Please quote the passage on ligand screening for the decarbonylative cross-coupling in full, word for word.

Extract provided:
========================

We next examined other ligands with the anhydride and alkyl bromides. The use of terpyridine (L2), meso-1,2-diphenylethane-1,2-diamine (L3) and pyrox ligand L4 gave only trace amounts of β-keto acid 3aa (Table 1, entries 14–16). The bisoxazoline (Box) ligand (L5) also gave a trace amount of 3aa but generated the decarbonylative product with 12% isolated yield (Table 1, entry 17, for details on ligand screening, see Table S7). This result inspired us to search for a catalyst for the decarbonylation product. Upon investigation of an array of reaction parameters, the yield of 4ao did not reach 25%. We next used primary alkyl bromide 2l to optimize the reaction conditions and found that Cl₂Ni(PPh₃)₂ was more suitable for the decarbonylative cross-coupling reaction, giving 4al in 45% isolated yield (Table 1, entry 19, for details on nickel source screening for the synthesis of 4al, see Table S10). After extensive screening of reaction parameters, including the ratio of starting materials, temperature, catalyst loading and reaction time, the decarbonylative product 4al was produced in 80% isolated yield (Table 1, entry 22). The lack of enantioselectivity was attributed to the high temperature of the reaction (100 °C). Lowering the reaction temperature gave reduced conversions (see Table S12). Control experiments revealed that nickel, ligand and Zn powder were all needed for the cross-coupling; leaving out any one of these components shut down the reaction (Table 1, entry 23). Ultimately, the optimized conditions for the synthesis of alkylated γ-keto acids were: 1.5 equiv. of anhydride 1a, 1.0 equiv. of alkyl bromide 2a, 2.0 equiv. of zinc powder, 10 mol% Ni(COD)₂ and 15 mol% bipy in DMA at 80 °C for 12 h (entry 12). The optimized conditions for the decarbonylative cross-coupling reaction are: 1.0 equiv. of 1a, 2.0 equiv. of 2l, 2.0 equiv. of zinc powder, 20 mol% NiCl₂(PPh₃)₂ and 30 mol% L5 in DMA at 100 °C for 24 h (entry 22).

========================

Data excerpt:
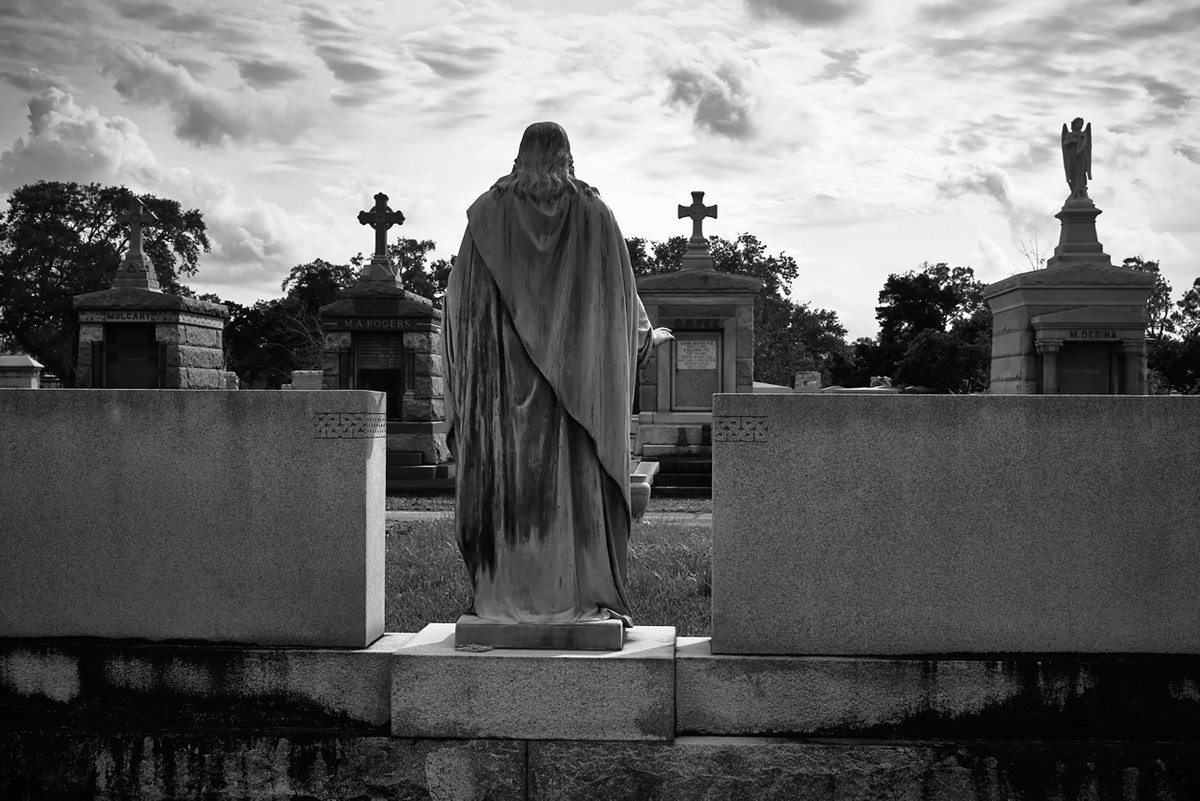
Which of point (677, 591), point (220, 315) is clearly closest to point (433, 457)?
point (220, 315)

========================

Solution for this task:
We next examined other ligands with the anhydride and alkyl bromides. The use of terpyridine (L2), meso-1,2-diphenylethane-1,2-diamine (L3) and pyrox ligand L4 gave only trace amounts of β-keto acid 3aa (Table 1, entries 14–16). The bisoxazoline (Box) ligand (L5) also gave a trace amount of 3aa but generated the decarbonylative product with 12% isolated yield (Table 1, entry 17, for details on ligand screening, see Table S7). This result inspired us to search for a catalyst for the decarbonylation product. Upon investigation of an array of reaction parameters, the yield of 4ao did not reach 25%. We next used primary alkyl bromide 2l to optimize the reaction conditions and found that Cl₂Ni(PPh₃)₂ was more suitable for the decarbonylative cross-coupling reaction, giving 4al in 45% isolated yield (Table 1, entry 19, for details on nickel source screening for the synthesis of 4al, see Table S10). After extensive screening of reaction parameters, including the ratio of starting materials, temperature, catalyst loading and reaction time, the decarbonylative product 4al was produced in 80% isolated yield (Table 1, entry 22). The lack of enantioselectivity was attributed to the high temperature of the reaction (100 °C). Lowering the reaction temperature gave reduced conversions (see Table S12). Control experiments revealed that nickel, ligand and Zn powder were all needed for the cross-coupling; leaving out any one of these components shut down the reaction (Table 1, entry 23). Ultimately, the optimized conditions for the synthesis of alkylated γ-keto acids were: 1.5 equiv. of anhydride 1a, 1.0 equiv. of alkyl bromide 2a, 2.0 equiv. of zinc powder, 10 mol% Ni(COD)₂ and 15 mol% bipy in DMA at 80 °C for 12 h (entry 12). The optimized conditions for the decarbonylative cross-coupling reaction are: 1.0 equiv. of 1a, 2.0 equiv. of 2l, 2.0 equiv. of zinc powder, 20 mol% NiCl₂(PPh₃)₂ and 30 mol% L5 in DMA at 100 °C for 24 h (entry 22).